Liste des tâches ::
**a.** Selon le récit, dans quelle ville se trouve alors la résidence d’Hisham, khalife des Arabes ?
**b.** Reproduisez le passage du récit compris entre « A son arrivée » et « la demeure royale. », ces deux extraits inclus.

Texte du document ::

--------

A son arrivée dans la ville métropole d’Ourha, il alla se prosterner devant l’image du Sauveur et demander pardon pour son enfance passée dans l’égarement. De là il se rendit à Calinique où il passa l’Euphrate, puis achevant sa route à grand-peine, il arriva à Rudzaph’, alors résidence d’Hisham, khalife des Arabes. Là il renvoya à son monastère le jeune homme qui était avec lui, et resta quelques jours hors de la ville, se demandant où il trouverait qui l’introduirait dans la demeure royale.
VI.
A mon avis, le démon allait alors de tous côtés, disant à ceux qui partageaient ses pensées : « Si je détache cet homme du Christ, je le plongerai dans l’enfer ; mais c’est à vous, mes frères, de travailler à ma place et de venir à mon aide, car il m’a fort découragé. » Alors la foule des conseillers royaux alla environner le saint en lui disant : « Ne va pas t’égarer de la joie dans la tristesse, prends en toi-même ta propre gloire et souviens-toi de notre prophète qui nous a donné l’empire du monde, et nous réserve dans le paradis des plaisirs qui nous sont destinés, tandis que votre Christ, que les Juifs ont crucifié, n’a cessé de semer la mort parmi vous. »
Mais le saint, fortifié par le Saint-Esprit, leur répondait : « Ceux qui me parlent par votre bouche sont comme les Gergesséens qui, laissant leurs pourceaux, voulurent devenir princes et furent engloutis dans l’immensité des flots de leur mer. Vos paroles sont mortes en vous avec les vains conseils de votre méchanceté. » Vaincus par lui, ils étaient scandalisés suivant leur coutume.

--------

Données fournies ::
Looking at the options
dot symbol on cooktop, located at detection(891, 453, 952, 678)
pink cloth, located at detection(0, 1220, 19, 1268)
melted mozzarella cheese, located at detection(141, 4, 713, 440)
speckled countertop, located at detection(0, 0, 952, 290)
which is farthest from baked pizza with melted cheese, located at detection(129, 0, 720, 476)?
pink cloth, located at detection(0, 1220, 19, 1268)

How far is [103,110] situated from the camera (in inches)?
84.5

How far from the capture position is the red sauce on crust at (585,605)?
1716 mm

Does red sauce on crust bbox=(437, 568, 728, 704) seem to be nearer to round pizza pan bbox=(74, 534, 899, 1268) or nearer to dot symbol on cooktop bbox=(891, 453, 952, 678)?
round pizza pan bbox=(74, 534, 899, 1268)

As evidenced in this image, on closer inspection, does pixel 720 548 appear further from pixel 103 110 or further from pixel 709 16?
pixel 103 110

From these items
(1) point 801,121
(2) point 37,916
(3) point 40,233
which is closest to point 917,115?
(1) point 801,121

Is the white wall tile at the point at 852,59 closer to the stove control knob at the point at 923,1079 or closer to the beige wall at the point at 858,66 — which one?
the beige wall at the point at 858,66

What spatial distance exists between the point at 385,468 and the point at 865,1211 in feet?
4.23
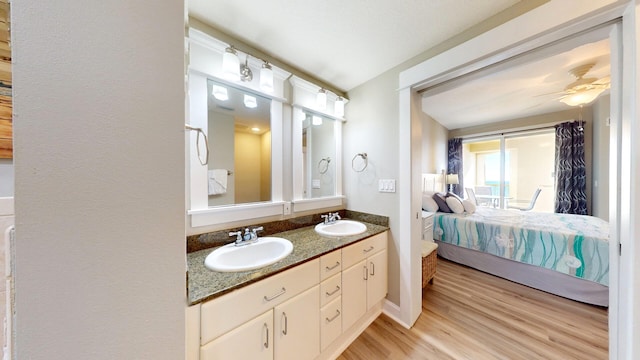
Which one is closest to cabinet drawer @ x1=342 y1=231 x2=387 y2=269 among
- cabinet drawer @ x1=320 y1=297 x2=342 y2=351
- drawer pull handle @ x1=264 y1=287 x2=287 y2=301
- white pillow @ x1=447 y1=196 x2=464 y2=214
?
cabinet drawer @ x1=320 y1=297 x2=342 y2=351

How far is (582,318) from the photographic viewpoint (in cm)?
173

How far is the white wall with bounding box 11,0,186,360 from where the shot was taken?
34cm

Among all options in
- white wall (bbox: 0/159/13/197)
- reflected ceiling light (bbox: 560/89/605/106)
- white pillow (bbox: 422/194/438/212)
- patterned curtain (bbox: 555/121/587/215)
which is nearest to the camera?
white wall (bbox: 0/159/13/197)

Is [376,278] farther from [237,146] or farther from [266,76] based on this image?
[266,76]

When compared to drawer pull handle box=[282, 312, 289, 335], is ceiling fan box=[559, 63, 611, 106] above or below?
above

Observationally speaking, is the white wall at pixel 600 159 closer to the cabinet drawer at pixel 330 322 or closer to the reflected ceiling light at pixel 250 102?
the cabinet drawer at pixel 330 322

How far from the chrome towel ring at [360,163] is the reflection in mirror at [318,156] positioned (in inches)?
8.5

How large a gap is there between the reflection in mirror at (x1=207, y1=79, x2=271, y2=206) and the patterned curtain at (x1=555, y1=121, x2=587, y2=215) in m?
5.12

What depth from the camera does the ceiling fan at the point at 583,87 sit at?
7.04 feet

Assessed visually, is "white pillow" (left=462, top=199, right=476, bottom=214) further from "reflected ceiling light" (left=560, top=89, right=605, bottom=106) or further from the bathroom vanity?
the bathroom vanity

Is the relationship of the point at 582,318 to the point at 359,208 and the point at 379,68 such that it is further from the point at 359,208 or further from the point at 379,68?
the point at 379,68

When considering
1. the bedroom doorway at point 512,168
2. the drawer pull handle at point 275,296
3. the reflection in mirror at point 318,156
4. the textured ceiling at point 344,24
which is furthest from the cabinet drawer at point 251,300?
the bedroom doorway at point 512,168

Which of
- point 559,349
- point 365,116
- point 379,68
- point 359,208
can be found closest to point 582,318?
point 559,349

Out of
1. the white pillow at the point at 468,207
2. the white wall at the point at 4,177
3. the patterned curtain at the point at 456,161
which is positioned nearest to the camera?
the white wall at the point at 4,177
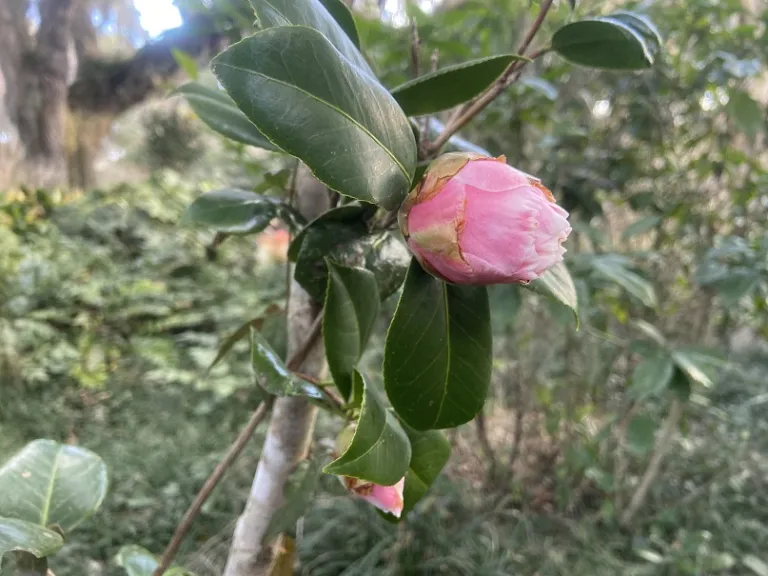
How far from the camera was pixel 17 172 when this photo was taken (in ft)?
13.3

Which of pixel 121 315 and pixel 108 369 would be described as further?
pixel 121 315

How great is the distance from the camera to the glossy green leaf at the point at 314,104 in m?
0.21

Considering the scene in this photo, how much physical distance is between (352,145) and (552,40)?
0.23 meters

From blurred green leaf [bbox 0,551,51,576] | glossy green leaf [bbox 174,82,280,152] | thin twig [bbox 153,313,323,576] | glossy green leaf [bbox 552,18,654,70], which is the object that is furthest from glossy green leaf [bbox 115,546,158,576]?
glossy green leaf [bbox 552,18,654,70]

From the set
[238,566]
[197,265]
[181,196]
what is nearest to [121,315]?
[197,265]

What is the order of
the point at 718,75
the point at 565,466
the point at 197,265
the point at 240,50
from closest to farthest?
the point at 240,50 → the point at 718,75 → the point at 565,466 → the point at 197,265

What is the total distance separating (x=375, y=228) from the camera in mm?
340

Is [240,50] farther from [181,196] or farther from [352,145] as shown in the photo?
[181,196]

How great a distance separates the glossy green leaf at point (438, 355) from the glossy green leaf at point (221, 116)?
171mm

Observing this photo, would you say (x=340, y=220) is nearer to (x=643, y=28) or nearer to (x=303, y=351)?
(x=303, y=351)

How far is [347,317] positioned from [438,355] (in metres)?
0.06

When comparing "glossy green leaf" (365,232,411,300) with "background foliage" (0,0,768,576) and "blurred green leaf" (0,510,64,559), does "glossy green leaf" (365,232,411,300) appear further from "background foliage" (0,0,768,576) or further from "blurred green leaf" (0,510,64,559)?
"blurred green leaf" (0,510,64,559)

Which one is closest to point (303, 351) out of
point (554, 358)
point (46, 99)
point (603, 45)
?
point (603, 45)

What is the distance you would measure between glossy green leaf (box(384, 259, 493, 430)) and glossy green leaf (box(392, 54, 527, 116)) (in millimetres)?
106
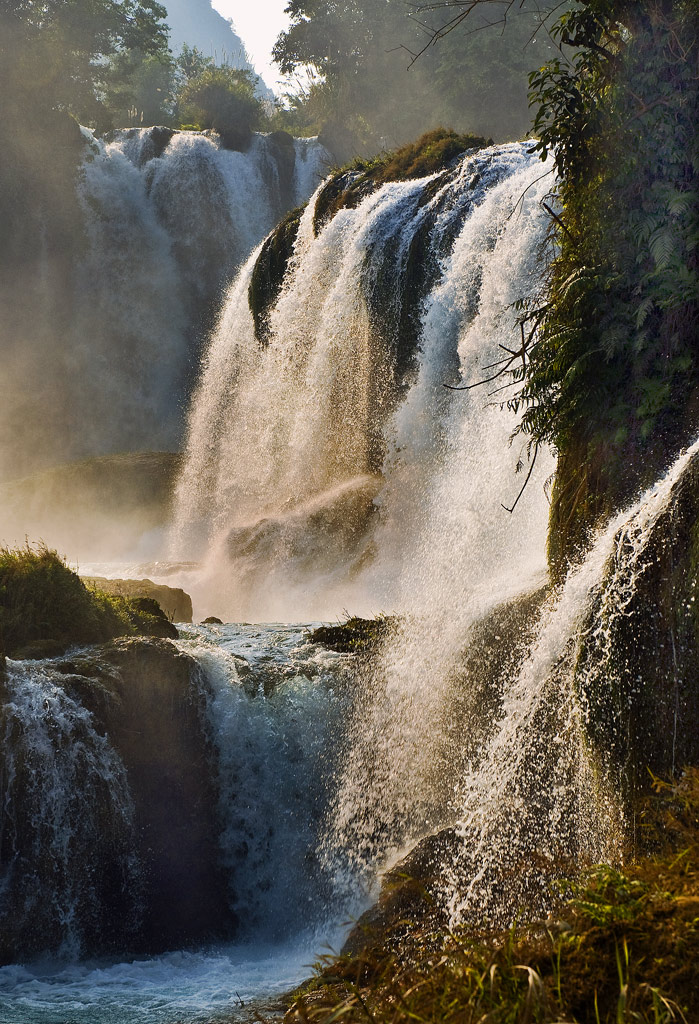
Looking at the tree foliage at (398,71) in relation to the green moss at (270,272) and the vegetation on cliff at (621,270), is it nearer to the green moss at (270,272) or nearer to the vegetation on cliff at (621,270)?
the green moss at (270,272)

--------

Résultats des tâches ::
**a.** À Rudzaph’.

**b.**
A son arrivée dans la ville métropole d’Ourha, il alla se prosterner devant l’image du Sauveur et demander pardon pour son enfance passée dans l’égarement. De là il se rendit à Calinique où il passa l’Euphrate, puis achevant sa route à grand-peine, il arriva à Rudzaph’, alors résidence d’Hisham, khalife des Arabes. Là il renvoya à son monastère le jeune homme qui était avec lui, et resta quelques jours hors de la ville, se demandant où il trouverait qui l’introduirait dans la demeure royale.